El santo de Andrómeda asintió, deshaciendo la cúpula que protegía a Akasha hasta que adoptó a la vista de todos la forma de una cadena con punta circular. Mientras esta se recogía en el brazo izquierdo, del derecho caía otra que terminaba en un triángulo, como la punta de flecha. Un instante después, tanto el tocón como los bloques de hielo de hielo que sujetaban a la mayoría de los presentes fueron destruidos. De aquel movimiento, solo Shun, Sneyder y Akasha fueron conscientes.

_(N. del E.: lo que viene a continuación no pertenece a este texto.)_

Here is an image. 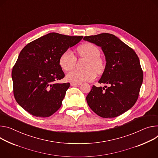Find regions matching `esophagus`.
<instances>
[{"mask_svg":"<svg viewBox=\"0 0 158 158\" xmlns=\"http://www.w3.org/2000/svg\"><path fill=\"white\" fill-rule=\"evenodd\" d=\"M81 84V83H76V82H71L70 85L71 86H77V85H80Z\"/></svg>","mask_w":158,"mask_h":158,"instance_id":"esophagus-1","label":"esophagus"}]
</instances>
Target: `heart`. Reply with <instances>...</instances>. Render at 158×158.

El resto solo pudo observar, admirado, un resultado para el que no tenían explicación.

—Nunca lo hemos sido —aseguró a Shun, una vez la espada de hielo se extinguió en una nube de aire helado—. Y espero que así siga siendo.

—Señor Sneyder, han confesado…

El santo de Cuervo no pudo terminar la frase, una fuerza invisible le oprimía el cuello.

—No soy yo —aseguró Kiki con los brazos alzados, dándose por aludido al ver que todos lo miraban—. Será nuestra traviesa subcomandante.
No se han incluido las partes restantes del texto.